Reputation: 4180
I currently have a S3 bucket directory key like this:
String dir = "s3://mybucket/workflow/science/sweet-humoor/vars";
What I am trying to do is to get the prefix of this S3 directory, a prefix is actually without s3:://mybucket/
, so what I want to have is workflow/science/sweet-humoor/vars
Now, what would be a elegant way to achieve this? I know the quickest way to do is to do a subString(13)
, but this will break whenever the bucket name changes.
How would you handle this?
Upvotes: 0
Views: 141
Reputation: 22997
The URIBuilder
class from the org.apache.http.client.utils
package can do that.
URIBuilder builder = new URIBuilder(dir);
String thePath = builder.getPath();
This automatically extracts /workflow/science/sweet-humoor/vars
from the path.

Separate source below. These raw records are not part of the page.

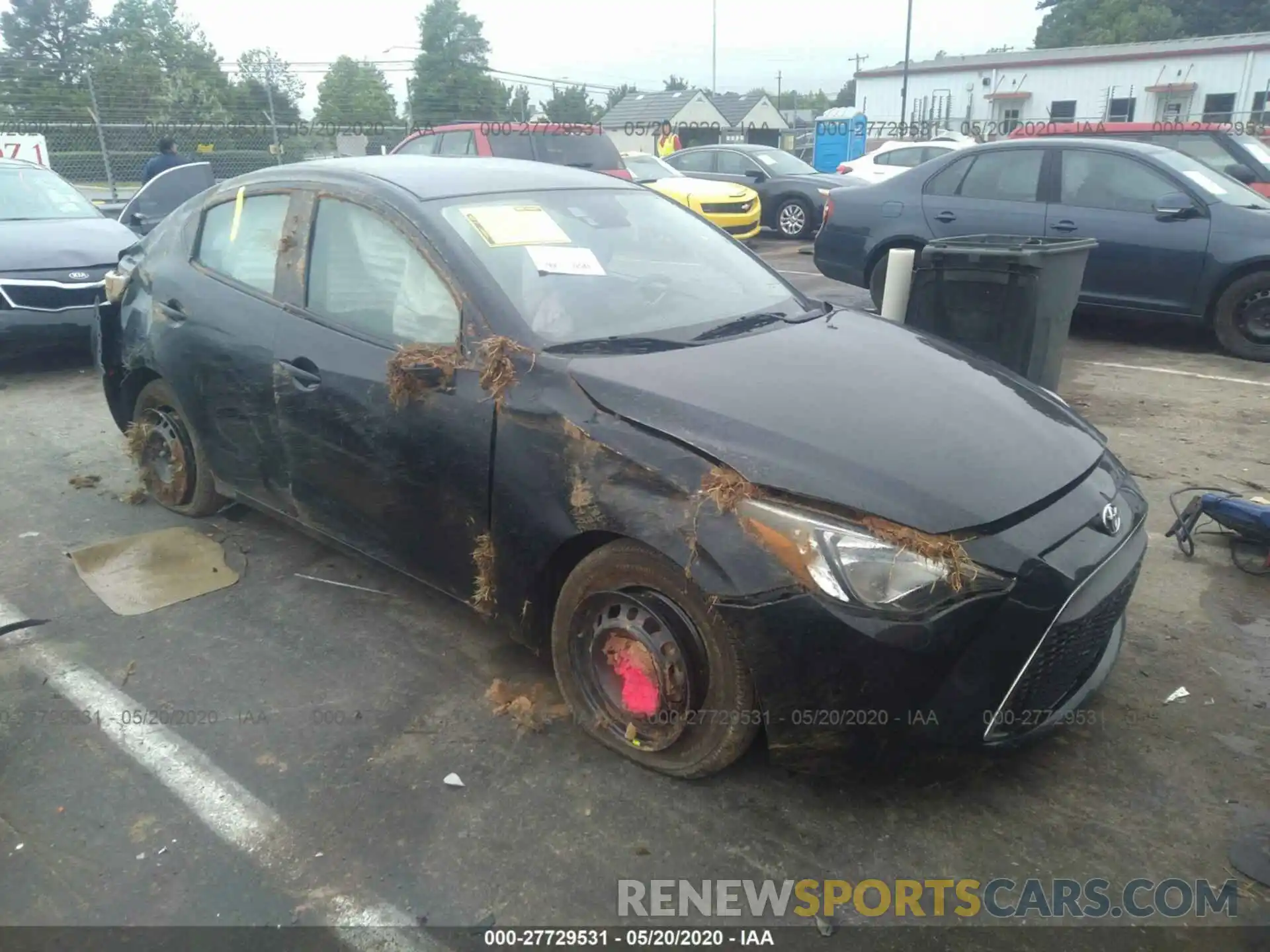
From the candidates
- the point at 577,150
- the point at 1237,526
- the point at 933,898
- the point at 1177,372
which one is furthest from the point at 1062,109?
the point at 933,898

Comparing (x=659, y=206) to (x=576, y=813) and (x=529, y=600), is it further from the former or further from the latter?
(x=576, y=813)

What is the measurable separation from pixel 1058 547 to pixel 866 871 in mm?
959

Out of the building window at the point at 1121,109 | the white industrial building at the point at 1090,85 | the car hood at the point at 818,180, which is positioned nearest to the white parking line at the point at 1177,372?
the car hood at the point at 818,180

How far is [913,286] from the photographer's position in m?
5.45

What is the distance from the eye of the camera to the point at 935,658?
2236mm

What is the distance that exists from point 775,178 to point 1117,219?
792 centimetres

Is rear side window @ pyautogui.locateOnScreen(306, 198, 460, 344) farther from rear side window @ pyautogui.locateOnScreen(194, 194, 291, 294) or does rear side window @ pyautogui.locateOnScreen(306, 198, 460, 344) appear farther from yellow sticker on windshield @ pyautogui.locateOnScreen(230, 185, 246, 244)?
yellow sticker on windshield @ pyautogui.locateOnScreen(230, 185, 246, 244)

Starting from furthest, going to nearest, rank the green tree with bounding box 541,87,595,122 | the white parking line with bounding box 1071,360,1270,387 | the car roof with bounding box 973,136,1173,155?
1. the green tree with bounding box 541,87,595,122
2. the car roof with bounding box 973,136,1173,155
3. the white parking line with bounding box 1071,360,1270,387

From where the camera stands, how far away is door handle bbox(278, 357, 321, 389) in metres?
3.34

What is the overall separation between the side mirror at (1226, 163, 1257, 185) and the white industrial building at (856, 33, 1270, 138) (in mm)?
26657

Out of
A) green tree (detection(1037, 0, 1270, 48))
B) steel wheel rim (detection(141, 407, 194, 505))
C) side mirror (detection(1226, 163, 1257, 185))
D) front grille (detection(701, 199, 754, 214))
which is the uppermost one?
green tree (detection(1037, 0, 1270, 48))

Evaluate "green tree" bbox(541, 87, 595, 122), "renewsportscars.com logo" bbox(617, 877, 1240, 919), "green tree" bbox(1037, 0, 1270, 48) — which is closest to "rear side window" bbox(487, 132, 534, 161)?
"renewsportscars.com logo" bbox(617, 877, 1240, 919)

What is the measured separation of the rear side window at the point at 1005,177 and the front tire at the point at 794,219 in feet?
22.0

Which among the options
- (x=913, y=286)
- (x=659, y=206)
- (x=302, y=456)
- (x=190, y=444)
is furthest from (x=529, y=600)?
(x=913, y=286)
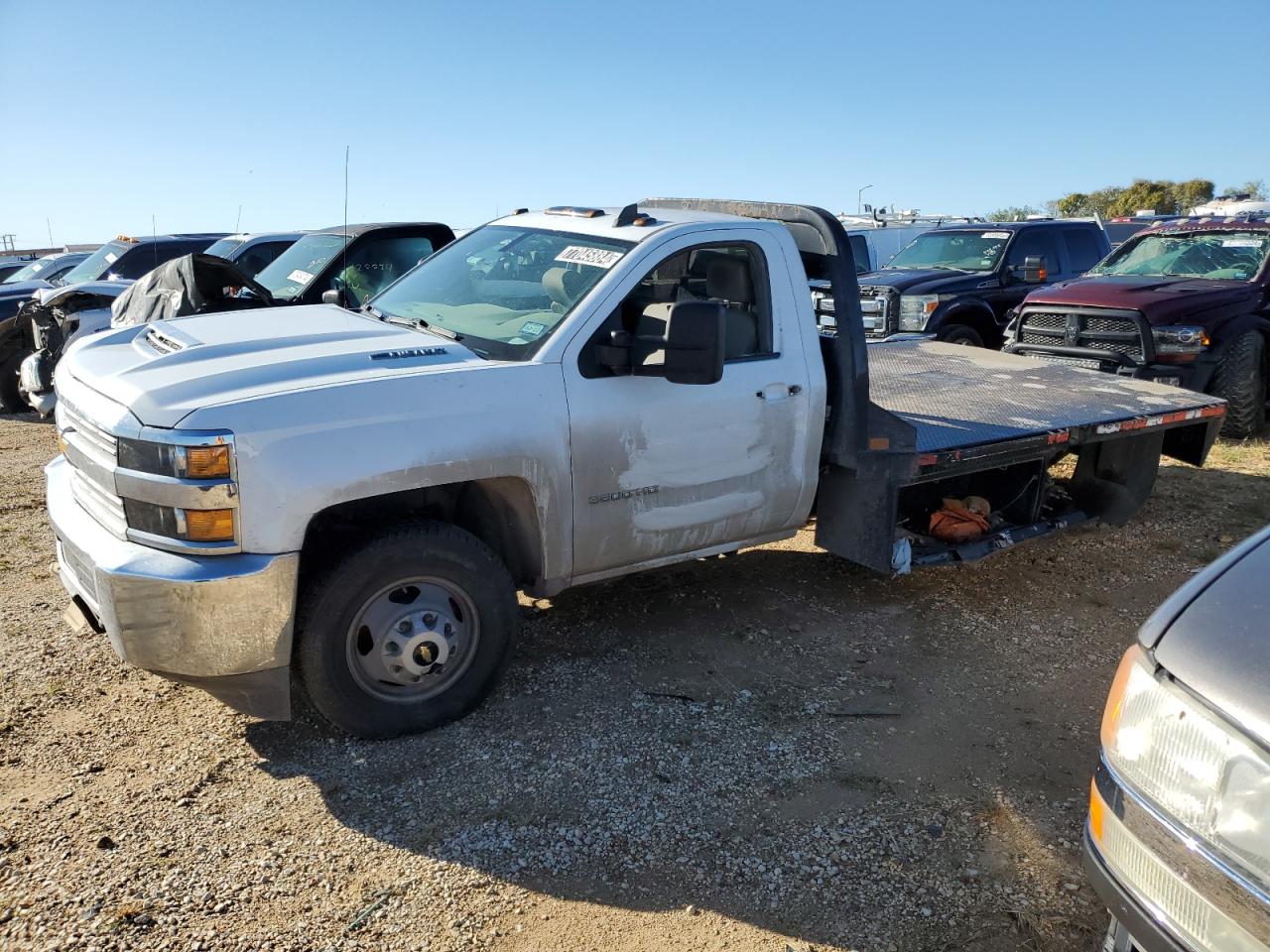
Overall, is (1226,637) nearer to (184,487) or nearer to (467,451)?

The retrieved path does not include mybucket
, because URIBuilder
sees the first part immediately after the protocol specifier (s3://
) as hostname.
Further processing can be done through Path p = Paths.get(thePath)
.
Upvotes: 0
Reputation: 2861
String dir = "s3://mybucket/workflow/science/sweet-humoor/vars";
dir = dir.replace("//", "").substring( dir.indexOf("/") );
System.err.println(dir); // prints mybucket/workflow/science/sweet-humoor/vars
Upvotes: 0
Reputation: 3081
You can try this:
String dir2=dir.replaceAll("s3://"+dir.split("/")[2]+"/","");
Upvotes: 0
Reputation: 15008
It's cleanest to use the Java library functions for paths instead of handling the Strings directly. What you have is an URL, so
URL url = new URL(dir);
URI uri = url.toURI();
Path fullpath = Paths.get(uri);
Now you have a Path
(ie the "/mybucket/workflow/science/sweet-humoor/vars" part), and you can get the subpath by
// start index 1 to skip the first directory element
Path subpath = fullpath.subpath(1, fullpath.getNameCount()-1);
You can make a File
out of this (subpath.toFile()
), or just get the path string by
subpath.toString();
Upvotes: 1
Reputation: 59
I would split the string by "/" and get the values from third index and join it with "/". Sample code in python.
input_string = "s3://mybucket/workflow/science/sweet-humoor/vars"
list1 = (input_string.split("/"))
print(list1)
print("/".join(list1[3:]))
Output: workflow/science/sweet-humoor/vars
Upvotes: -1
Reputation: 271775
Use a regular expression with replaceAll
:
String result = directoryKey.replaceAll("s3://[^/]+/", "");
The regex here is:
s3://[^/]+/
It matches the part that you want to remove, which is s3://
followed by a bunch of non-slash characters, followed by a slash.
Upvotes: 1